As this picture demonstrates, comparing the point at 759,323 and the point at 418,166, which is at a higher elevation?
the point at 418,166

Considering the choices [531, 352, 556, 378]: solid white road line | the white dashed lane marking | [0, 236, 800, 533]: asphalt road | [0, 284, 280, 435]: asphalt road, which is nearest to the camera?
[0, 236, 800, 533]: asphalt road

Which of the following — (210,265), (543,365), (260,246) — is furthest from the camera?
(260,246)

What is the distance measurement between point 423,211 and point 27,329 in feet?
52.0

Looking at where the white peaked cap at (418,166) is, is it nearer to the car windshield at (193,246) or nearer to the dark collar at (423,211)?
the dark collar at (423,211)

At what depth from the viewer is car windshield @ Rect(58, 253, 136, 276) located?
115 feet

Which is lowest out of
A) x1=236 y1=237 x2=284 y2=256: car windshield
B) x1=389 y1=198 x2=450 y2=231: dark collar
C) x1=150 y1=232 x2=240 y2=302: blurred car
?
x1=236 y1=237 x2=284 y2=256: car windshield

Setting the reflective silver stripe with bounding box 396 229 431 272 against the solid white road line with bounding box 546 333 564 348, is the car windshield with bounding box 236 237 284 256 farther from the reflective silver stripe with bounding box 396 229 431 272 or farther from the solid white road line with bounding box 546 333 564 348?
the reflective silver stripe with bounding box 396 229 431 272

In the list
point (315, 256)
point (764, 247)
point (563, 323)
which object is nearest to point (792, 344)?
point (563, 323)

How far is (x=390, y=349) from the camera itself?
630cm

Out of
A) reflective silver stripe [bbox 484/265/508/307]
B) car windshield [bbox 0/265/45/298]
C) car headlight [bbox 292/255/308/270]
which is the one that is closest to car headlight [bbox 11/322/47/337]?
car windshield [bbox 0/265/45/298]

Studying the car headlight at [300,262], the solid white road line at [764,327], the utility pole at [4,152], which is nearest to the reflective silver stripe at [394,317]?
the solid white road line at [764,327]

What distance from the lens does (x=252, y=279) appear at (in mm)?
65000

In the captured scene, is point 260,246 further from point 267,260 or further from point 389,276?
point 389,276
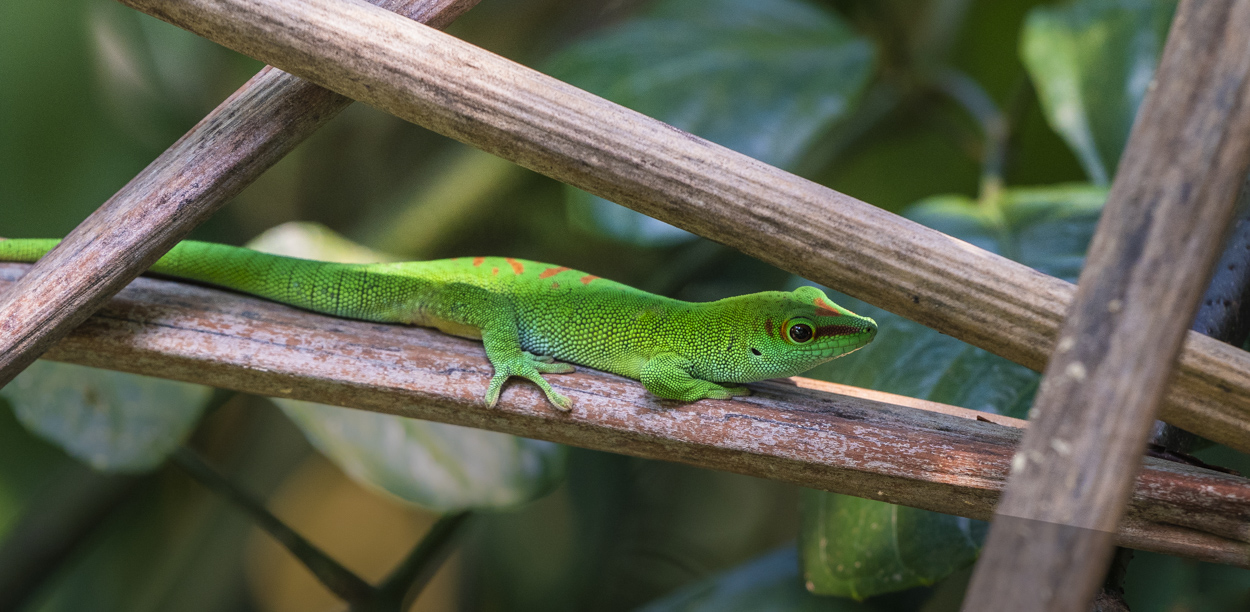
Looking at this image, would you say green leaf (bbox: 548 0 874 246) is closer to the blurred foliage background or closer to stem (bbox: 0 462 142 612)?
the blurred foliage background

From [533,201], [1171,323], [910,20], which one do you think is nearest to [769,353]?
[1171,323]

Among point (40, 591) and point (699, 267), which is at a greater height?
point (699, 267)

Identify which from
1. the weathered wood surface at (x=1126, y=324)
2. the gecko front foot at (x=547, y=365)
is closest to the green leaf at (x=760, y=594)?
the gecko front foot at (x=547, y=365)

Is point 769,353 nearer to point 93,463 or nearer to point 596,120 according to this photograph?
point 596,120

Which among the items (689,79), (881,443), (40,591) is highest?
(689,79)

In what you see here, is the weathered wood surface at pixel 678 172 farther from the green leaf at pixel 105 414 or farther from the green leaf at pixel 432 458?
the green leaf at pixel 105 414

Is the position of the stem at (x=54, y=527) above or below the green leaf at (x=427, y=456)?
below

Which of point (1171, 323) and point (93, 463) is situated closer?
point (1171, 323)
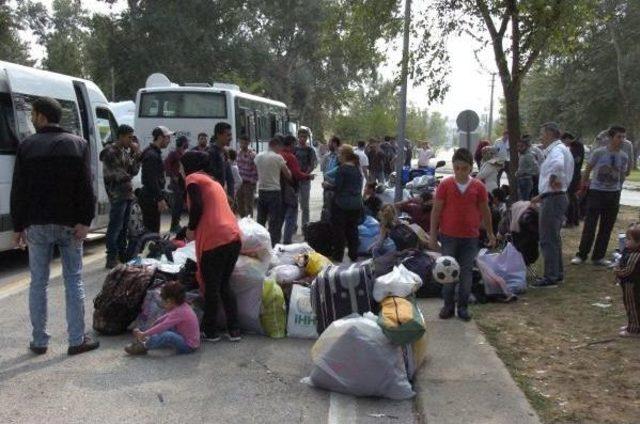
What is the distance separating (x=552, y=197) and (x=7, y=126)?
6589mm

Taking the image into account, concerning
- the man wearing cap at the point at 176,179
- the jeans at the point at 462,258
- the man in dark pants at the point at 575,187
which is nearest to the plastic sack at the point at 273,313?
the jeans at the point at 462,258

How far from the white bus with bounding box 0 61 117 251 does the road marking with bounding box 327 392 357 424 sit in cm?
559

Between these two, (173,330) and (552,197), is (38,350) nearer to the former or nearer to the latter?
(173,330)

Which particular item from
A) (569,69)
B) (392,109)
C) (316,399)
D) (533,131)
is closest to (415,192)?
(316,399)

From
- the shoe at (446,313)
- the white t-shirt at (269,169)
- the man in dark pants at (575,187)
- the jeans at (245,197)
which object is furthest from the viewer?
the man in dark pants at (575,187)

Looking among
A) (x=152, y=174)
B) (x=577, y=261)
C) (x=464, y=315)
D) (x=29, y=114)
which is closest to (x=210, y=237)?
(x=464, y=315)

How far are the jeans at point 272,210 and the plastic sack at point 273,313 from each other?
3969 millimetres

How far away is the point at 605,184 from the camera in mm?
9141

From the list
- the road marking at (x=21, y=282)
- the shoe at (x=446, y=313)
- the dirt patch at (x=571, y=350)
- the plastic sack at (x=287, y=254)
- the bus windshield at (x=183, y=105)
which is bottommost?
the dirt patch at (x=571, y=350)

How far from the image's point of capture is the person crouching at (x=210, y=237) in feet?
19.0

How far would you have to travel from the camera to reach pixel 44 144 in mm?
5238

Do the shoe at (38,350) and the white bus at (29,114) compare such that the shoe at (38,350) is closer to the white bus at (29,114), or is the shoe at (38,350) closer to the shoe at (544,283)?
the white bus at (29,114)

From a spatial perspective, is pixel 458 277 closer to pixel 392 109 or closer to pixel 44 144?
pixel 44 144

=-=-=

BRIEF → Each line from the one containing "How far from the image's" through the end of the entries, both included, is to be returned exactly, with no other lines.

TASK RESULT →
How far from the image's point of capture is the person crouching at (x=210, y=237) in feet?
19.0

How far would you have to travel from the camera to reach pixel 44 144 in mm?
5238

Do the shoe at (38,350) and the white bus at (29,114) compare such that the shoe at (38,350) is closer to the white bus at (29,114), or is the shoe at (38,350) closer to the shoe at (544,283)?
the white bus at (29,114)

From a spatial perspective, is pixel 458 277 closer to pixel 392 109 or closer to pixel 44 144?
pixel 44 144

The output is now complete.